WORK INSTRUCTIONS: Update the records from the start through the line containing "slide? doughnut chart", changing "category" to "group" and leaving everything else as it is.
————————
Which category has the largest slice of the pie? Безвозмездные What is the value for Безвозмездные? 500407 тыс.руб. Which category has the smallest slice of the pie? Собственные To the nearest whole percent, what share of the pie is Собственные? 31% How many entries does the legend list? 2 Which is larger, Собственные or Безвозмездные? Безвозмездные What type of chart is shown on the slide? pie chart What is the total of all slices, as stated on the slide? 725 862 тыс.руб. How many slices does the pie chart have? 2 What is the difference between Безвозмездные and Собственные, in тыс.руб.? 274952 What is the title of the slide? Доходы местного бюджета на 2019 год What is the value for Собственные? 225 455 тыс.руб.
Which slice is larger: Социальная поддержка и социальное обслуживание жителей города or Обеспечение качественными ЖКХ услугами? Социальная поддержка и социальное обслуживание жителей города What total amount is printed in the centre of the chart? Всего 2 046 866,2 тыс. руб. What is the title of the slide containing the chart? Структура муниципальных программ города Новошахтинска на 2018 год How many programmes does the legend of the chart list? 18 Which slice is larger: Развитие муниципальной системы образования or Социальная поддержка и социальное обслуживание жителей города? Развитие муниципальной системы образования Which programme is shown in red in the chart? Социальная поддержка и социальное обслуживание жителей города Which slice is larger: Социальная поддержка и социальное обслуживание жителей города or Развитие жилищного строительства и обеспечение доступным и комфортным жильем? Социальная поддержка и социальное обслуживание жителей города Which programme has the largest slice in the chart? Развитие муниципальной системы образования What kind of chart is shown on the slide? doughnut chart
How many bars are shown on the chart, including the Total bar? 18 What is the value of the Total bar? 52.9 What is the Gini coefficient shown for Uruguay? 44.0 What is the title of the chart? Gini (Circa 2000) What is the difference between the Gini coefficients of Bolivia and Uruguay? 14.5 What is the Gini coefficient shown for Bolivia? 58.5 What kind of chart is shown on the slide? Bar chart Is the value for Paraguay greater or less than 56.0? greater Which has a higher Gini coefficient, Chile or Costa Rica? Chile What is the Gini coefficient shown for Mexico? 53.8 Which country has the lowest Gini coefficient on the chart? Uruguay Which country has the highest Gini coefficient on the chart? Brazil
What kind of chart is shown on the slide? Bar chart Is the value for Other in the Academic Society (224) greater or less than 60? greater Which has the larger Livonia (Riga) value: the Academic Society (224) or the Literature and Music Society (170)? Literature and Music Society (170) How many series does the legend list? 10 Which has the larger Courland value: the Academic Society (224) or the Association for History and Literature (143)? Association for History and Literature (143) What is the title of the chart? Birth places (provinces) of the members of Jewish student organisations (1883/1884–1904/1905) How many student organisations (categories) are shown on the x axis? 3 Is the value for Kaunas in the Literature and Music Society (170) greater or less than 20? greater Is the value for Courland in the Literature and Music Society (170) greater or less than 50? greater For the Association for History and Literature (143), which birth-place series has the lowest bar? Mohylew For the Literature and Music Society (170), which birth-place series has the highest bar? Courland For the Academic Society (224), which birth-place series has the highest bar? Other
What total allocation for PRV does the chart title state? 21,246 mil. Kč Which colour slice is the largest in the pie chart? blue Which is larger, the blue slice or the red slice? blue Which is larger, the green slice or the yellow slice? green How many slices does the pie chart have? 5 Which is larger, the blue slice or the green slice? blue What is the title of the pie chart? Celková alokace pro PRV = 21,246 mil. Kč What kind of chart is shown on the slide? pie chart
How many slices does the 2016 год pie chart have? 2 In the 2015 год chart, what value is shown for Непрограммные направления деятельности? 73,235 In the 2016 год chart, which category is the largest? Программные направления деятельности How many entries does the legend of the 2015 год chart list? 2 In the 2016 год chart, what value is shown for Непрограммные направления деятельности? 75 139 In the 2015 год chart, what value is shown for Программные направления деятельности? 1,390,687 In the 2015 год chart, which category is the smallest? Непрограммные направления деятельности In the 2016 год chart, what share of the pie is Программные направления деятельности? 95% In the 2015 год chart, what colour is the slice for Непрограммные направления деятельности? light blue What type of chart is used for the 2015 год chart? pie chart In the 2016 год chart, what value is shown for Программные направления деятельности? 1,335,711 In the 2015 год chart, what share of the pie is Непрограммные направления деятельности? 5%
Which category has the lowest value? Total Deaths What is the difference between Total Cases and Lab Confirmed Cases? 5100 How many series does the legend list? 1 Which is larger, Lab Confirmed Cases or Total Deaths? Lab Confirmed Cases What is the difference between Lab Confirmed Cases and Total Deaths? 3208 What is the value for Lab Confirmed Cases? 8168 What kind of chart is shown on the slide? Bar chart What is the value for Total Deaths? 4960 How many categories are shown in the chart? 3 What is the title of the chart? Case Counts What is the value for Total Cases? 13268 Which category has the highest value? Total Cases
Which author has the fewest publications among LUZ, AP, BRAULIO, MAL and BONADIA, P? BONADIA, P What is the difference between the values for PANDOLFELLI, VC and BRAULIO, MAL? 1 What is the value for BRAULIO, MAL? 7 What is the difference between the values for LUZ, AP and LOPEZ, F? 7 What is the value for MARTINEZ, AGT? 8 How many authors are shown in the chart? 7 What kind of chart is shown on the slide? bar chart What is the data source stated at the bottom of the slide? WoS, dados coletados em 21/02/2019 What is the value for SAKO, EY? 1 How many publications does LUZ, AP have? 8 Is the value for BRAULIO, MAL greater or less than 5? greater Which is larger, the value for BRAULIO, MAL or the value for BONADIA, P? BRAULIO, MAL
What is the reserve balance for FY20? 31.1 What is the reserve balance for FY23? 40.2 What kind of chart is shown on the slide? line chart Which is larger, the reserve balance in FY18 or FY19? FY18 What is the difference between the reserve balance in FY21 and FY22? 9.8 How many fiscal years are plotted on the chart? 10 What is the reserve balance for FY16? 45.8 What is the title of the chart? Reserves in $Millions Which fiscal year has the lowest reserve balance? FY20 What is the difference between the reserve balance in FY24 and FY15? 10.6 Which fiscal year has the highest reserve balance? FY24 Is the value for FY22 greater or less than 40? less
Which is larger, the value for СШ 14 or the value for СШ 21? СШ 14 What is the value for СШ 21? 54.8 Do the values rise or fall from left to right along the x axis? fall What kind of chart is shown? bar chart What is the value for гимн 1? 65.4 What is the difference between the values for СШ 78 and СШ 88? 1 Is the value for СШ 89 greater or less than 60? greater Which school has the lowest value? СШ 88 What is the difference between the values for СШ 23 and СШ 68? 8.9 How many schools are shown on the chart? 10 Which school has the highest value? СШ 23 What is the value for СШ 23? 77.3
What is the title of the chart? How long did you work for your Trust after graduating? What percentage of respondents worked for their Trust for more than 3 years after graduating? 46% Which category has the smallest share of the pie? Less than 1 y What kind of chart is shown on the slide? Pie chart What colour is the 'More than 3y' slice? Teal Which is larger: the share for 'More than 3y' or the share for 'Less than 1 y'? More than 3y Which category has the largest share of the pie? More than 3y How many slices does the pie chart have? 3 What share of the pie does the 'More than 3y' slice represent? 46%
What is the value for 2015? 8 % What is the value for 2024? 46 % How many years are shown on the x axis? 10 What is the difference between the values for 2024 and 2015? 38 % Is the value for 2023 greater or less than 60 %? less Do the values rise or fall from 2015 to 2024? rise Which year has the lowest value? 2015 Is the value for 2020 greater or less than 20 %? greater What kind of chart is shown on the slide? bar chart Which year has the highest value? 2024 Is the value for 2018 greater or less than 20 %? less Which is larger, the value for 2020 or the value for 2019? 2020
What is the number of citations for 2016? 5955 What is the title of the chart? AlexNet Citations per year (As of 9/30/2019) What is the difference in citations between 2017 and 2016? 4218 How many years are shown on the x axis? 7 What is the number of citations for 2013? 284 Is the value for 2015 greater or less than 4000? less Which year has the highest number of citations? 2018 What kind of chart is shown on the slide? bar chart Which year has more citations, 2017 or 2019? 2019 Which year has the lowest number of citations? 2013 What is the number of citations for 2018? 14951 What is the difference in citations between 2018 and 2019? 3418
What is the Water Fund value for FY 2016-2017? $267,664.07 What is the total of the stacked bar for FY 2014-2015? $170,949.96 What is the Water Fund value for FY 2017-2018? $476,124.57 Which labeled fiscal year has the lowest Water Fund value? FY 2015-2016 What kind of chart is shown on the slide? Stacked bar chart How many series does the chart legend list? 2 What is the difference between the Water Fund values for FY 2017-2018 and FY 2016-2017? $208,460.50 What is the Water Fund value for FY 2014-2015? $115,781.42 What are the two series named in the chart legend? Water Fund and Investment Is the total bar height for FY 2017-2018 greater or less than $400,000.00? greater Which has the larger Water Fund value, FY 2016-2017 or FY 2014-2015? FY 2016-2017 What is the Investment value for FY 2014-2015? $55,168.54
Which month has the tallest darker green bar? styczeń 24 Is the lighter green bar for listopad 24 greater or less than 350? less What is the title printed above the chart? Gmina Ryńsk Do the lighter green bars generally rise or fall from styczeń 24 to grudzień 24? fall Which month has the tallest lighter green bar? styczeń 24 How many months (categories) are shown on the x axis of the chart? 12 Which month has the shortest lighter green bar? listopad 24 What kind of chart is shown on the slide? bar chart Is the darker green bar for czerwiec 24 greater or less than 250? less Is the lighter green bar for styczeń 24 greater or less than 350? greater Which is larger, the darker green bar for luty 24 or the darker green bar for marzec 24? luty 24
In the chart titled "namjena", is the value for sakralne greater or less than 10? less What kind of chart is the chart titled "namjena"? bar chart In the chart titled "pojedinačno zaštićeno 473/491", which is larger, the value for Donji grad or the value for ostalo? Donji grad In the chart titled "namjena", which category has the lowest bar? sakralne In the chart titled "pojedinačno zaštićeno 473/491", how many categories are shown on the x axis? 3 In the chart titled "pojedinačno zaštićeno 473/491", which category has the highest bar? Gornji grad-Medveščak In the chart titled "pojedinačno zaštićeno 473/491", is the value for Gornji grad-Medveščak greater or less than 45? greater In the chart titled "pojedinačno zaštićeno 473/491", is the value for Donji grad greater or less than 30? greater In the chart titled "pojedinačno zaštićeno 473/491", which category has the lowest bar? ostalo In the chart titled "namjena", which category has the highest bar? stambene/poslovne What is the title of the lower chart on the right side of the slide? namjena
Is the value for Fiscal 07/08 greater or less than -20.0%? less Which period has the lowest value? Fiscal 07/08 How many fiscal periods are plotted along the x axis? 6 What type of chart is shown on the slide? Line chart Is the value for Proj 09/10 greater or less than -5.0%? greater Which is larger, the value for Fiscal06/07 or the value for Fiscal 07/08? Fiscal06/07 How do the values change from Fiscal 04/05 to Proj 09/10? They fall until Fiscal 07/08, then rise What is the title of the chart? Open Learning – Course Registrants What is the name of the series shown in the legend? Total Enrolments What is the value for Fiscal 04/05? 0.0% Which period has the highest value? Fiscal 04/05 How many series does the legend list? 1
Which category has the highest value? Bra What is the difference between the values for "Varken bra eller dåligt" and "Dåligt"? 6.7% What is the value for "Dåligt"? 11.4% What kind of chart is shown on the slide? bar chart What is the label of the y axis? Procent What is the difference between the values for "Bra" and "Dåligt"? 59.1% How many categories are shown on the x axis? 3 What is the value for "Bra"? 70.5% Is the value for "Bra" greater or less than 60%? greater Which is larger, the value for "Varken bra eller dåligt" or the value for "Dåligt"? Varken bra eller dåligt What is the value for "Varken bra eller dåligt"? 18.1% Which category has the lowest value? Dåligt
————————
EXERCISE RESULT:
Which group has the largest slice of the pie? Безвозмездные What is the value for Безвозмездные? 500407 тыс.руб. Which group has the smallest slice of the pie? Собственные To the nearest whole percent, what share of the pie is Собственные? 31% How many entries does the legend list? 2 Which is larger, Собственные or Безвозмездные? Безвозмездные What type of chart is shown on the slide? pie chart What is the total of all slices, as stated on the slide? 725 862 тыс.руб. How many slices does the pie chart have? 2 What is the difference between Безвозмездные and Собственные, in тыс.руб.? 274952 What is the title of the slide? Доходы местного бюджета на 2019 год What is the value for Собственные? 225 455 тыс.руб.
Which slice is larger: Социальная поддержка и социальное обслуживание жителей города or Обеспечение качественными ЖКХ услугами? Социальная поддержка и социальное обслуживание жителей города What total amount is printed in the centre of the chart? Всего 2 046 866,2 тыс. руб. What is the title of the slide containing the chart? Структура муниципальных программ города Новошахтинска на 2018 год How many programmes does the legend of the chart list? 18 Which slice is larger: Развитие муниципальной системы образования or Социальная поддержка и социальное обслуживание жителей города? Развитие муниципальной системы образования Which programme is shown in red in the chart? Социальная поддержка и социальное обслуживание жителей города Which slice is larger: Социальная поддержка и социальное обслуживание жителей города or Развитие жилищного строительства и обеспечение доступным и комфортным жильем? Социальная поддержка и социальное обслуживание жителей города Which programme has the largest slice in the chart? Развитие муниципальной системы образования What kind of chart is shown on the slide? doughnut chart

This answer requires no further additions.